INSTRUCTIONS FOR THE TASK: Rewrite the lines between the one containing "Considering their positions, which" and the one containing "2.52 metres", inclusive, swapping "racing motorcycle" for "sport motorcycle" and changing nothing else.

(Excerpts from a spatial reasoning dataset)
____
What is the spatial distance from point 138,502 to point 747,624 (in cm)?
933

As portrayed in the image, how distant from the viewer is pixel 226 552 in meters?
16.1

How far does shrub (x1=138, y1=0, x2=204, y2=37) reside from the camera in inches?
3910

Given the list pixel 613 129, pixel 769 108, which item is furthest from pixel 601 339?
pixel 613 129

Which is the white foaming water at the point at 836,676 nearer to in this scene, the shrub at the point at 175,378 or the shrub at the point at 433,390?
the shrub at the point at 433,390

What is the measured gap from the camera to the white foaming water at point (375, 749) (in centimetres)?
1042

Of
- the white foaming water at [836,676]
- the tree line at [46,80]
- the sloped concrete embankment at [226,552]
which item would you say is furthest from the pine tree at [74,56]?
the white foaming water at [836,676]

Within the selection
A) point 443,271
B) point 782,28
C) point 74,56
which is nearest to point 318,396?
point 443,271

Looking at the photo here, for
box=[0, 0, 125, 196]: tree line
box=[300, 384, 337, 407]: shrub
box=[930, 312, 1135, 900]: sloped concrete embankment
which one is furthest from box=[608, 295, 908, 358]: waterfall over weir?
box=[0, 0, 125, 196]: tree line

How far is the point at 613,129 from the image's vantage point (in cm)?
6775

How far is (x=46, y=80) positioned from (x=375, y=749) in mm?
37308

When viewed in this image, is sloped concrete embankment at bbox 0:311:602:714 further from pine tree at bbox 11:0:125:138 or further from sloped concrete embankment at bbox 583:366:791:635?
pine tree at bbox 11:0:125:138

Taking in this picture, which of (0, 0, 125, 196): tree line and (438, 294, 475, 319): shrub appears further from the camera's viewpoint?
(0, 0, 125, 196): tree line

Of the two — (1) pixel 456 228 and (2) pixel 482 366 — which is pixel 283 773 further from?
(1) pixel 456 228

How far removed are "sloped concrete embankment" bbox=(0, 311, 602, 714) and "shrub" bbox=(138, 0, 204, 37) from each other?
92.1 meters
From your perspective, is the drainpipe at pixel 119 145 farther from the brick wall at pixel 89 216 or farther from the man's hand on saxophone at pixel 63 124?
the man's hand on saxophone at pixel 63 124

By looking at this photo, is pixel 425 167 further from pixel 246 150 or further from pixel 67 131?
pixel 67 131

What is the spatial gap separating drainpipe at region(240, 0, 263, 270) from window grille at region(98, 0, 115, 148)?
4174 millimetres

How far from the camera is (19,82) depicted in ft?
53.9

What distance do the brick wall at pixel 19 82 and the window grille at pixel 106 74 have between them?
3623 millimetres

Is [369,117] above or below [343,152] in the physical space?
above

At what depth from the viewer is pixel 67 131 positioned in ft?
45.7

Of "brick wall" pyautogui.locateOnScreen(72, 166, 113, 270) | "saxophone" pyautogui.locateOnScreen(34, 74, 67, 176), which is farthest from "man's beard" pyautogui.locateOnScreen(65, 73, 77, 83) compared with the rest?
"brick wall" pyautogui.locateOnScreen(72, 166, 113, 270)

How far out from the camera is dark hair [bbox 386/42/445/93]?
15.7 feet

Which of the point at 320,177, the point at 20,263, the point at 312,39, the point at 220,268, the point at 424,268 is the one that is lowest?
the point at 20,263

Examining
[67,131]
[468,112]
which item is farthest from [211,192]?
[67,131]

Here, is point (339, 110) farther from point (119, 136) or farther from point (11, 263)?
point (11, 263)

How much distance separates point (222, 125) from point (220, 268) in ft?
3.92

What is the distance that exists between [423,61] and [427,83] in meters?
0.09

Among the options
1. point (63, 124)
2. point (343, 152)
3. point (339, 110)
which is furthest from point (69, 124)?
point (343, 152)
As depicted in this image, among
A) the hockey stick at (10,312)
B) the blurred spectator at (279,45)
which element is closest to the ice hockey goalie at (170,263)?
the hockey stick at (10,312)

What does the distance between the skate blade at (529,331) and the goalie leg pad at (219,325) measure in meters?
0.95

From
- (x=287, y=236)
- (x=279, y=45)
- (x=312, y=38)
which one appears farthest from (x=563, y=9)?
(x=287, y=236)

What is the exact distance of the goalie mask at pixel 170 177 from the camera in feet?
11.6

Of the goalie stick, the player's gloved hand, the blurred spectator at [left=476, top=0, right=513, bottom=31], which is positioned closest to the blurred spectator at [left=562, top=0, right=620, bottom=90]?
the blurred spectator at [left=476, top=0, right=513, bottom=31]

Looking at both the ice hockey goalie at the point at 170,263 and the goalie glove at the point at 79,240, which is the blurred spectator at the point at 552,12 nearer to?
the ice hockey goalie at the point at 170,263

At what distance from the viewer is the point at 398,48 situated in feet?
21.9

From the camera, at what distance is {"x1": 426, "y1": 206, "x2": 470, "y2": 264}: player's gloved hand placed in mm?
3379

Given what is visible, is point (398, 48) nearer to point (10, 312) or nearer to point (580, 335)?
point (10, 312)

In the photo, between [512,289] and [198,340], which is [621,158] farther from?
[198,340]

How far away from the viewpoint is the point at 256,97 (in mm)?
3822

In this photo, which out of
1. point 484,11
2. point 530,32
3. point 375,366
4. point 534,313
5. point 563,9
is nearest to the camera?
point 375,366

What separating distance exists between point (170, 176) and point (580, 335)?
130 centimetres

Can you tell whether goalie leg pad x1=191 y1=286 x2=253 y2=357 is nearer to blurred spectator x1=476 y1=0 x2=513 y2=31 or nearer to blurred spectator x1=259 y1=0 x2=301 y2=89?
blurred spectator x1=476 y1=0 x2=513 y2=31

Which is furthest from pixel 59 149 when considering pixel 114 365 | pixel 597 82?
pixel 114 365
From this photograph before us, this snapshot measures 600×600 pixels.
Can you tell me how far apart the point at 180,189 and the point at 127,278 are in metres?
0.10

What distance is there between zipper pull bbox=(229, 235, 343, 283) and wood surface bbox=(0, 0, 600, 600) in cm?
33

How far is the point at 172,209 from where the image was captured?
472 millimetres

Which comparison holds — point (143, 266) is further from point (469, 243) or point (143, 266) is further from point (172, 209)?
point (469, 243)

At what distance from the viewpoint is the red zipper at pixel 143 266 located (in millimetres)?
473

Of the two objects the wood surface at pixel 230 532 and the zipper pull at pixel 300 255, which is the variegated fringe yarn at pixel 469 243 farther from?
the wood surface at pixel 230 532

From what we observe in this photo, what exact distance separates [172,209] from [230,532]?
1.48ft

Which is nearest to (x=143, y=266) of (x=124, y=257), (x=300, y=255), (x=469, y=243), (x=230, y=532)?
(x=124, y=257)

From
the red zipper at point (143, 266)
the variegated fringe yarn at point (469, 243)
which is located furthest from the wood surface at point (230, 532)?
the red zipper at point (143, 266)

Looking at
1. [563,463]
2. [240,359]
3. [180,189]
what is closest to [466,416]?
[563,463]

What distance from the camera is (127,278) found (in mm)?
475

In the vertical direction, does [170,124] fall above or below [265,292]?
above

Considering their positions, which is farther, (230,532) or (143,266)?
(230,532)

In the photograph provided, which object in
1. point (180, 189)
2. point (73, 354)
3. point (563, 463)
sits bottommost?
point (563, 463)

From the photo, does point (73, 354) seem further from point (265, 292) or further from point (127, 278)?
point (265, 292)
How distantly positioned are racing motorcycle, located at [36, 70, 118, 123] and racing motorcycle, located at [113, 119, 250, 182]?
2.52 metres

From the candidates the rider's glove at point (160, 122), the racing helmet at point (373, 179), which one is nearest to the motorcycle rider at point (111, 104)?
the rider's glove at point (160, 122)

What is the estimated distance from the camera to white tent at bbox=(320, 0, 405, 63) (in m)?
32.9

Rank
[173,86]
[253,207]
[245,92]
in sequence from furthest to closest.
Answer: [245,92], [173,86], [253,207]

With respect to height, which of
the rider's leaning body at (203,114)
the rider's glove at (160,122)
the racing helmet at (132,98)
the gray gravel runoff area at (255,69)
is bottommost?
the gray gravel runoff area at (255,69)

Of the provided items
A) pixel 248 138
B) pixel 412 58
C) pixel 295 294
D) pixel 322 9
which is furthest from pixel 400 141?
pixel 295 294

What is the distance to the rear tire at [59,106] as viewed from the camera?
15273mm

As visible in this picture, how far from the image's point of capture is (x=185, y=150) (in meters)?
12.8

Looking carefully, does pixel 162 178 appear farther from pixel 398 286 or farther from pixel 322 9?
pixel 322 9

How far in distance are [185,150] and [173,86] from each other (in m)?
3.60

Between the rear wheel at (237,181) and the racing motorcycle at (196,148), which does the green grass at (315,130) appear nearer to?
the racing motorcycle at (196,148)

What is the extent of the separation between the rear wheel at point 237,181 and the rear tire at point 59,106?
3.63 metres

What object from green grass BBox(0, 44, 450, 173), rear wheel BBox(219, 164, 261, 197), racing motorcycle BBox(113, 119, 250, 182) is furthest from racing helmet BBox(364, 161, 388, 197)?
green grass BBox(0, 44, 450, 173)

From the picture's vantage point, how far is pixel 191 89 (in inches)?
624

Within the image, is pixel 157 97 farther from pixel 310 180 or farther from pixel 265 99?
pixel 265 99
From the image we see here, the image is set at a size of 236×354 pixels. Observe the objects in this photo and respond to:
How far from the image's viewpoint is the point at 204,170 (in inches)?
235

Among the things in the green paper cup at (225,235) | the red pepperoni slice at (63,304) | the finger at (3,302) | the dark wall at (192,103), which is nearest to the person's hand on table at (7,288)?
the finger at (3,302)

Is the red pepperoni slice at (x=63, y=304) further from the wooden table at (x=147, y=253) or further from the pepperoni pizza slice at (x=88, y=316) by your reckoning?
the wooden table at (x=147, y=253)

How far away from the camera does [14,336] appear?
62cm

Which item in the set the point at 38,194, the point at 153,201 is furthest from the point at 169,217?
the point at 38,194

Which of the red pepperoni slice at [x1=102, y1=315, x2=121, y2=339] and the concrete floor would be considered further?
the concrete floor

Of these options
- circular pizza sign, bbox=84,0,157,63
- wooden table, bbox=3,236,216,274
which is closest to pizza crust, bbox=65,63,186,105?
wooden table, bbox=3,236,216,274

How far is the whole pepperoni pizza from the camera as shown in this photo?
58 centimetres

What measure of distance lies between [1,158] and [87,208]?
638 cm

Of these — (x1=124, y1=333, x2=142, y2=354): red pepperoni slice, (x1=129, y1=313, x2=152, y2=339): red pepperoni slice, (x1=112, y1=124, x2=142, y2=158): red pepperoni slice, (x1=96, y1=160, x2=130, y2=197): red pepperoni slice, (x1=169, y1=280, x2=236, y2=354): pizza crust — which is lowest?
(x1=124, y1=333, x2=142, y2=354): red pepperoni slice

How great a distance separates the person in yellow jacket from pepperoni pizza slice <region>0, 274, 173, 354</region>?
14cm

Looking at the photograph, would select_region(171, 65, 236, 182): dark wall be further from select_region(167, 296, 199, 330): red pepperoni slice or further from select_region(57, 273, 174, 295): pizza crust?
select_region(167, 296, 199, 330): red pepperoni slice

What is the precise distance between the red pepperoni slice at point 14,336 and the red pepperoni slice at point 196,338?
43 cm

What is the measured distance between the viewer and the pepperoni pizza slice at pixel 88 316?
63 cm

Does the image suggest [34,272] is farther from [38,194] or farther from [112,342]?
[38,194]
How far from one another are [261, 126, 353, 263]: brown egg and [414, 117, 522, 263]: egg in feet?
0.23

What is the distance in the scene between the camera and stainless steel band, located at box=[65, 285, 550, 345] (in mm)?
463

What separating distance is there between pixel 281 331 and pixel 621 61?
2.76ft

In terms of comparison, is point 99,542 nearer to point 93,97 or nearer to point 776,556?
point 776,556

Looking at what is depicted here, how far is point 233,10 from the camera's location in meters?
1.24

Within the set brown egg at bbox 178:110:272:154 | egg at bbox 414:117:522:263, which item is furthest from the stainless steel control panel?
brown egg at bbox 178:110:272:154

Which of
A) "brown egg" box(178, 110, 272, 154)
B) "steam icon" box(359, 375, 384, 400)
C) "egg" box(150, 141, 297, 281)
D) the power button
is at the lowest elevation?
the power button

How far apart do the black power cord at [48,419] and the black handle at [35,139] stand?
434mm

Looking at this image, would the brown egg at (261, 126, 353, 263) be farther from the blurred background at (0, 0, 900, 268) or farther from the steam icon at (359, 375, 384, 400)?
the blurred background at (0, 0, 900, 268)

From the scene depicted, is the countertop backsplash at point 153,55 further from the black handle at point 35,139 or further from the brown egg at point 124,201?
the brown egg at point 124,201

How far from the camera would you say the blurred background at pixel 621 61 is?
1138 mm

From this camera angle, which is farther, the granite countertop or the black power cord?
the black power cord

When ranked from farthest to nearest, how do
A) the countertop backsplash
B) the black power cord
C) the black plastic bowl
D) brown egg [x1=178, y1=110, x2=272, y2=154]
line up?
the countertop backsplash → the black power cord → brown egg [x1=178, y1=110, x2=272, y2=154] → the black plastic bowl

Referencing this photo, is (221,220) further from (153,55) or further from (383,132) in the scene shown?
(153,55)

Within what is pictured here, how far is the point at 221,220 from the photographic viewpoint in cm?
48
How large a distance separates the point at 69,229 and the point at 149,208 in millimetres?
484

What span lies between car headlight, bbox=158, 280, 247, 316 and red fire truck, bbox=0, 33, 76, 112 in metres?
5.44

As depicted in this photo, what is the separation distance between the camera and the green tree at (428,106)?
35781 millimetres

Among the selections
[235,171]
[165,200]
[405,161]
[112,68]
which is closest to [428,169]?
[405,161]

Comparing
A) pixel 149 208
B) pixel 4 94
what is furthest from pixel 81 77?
____
THE RESULT:
Considering their positions, which is farther, (230,532) or (143,266)?
(230,532)

In the photograph provided, which object in
1. point (180, 189)
2. point (73, 354)
3. point (563, 463)
sits bottommost?
point (563, 463)

From the photo, does point (73, 354) seem further from point (265, 292) or further from point (127, 278)?
point (265, 292)
How distantly positioned are sport motorcycle, located at [36, 70, 118, 123] and sport motorcycle, located at [113, 119, 250, 182]?
2.52 metres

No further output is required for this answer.